Matt Weiner (@mattweiner20) – Basketball Beat Reporter
Via Max Bechtoldt of The Spear
“Inside the Mind of Miles.”
First, the name of a podcast hosted by current San Jose State head coach Tim Miles during a two-year foray into sports media after being fired from Nebraska in 2019.
And now, a destination of speculation fixated on whether he’ll continue his rebuild at SJSU or begin a new one at Cal Berkeley.
On Monday afternoon, the 2022-23 Mountain West Coach of the Year’s mind was mainly focused on getting past Nevada in Thursday’s quarterfinal of the Mountain West Tournament, rapidly predicting and analyzing areas of concern.
Aware of the obstacles the Wolf Pack’s defense, excellent, bulky guards Kenan Blackshear and Jarrod Lucas provide and strong, athletic center Will Baker provide. It’s the basketball version of ask a man what time it is and he’ll tell you how to make a watch.
His love and passion has made him a problem solving savant.
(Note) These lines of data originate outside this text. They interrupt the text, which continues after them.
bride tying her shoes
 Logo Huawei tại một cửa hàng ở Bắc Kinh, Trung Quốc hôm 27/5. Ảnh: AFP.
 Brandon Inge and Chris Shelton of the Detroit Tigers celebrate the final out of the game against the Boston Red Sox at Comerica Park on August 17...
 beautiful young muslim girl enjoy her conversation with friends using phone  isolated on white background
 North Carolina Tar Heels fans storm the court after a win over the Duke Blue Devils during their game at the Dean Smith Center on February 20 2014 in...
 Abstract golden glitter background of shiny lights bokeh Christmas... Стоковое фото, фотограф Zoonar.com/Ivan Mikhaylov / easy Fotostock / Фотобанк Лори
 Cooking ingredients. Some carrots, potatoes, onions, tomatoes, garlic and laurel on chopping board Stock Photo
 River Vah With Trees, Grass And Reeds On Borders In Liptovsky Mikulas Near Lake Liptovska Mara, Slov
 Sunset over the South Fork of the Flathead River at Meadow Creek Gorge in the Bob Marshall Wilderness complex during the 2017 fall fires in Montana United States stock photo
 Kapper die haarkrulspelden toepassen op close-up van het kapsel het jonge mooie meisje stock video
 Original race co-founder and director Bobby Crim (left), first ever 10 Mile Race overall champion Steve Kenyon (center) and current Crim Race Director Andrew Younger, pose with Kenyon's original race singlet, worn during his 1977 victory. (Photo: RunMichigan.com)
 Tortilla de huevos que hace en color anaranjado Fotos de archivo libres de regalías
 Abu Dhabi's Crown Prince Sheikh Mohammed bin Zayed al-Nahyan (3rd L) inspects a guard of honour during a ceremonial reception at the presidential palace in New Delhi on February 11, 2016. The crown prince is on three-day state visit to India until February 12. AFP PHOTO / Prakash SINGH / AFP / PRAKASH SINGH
A mental makeup to give SJSU its most regular season wins since 1981, second most wins since 1937 and take SJSU from 8-23 and 1-17 in conference play a year ago to winning double-digit conference games for the first time since 1995-96.
And now a chance to do two things SJSU has never done:
Win a Mountain West Tournament game and a postseason game.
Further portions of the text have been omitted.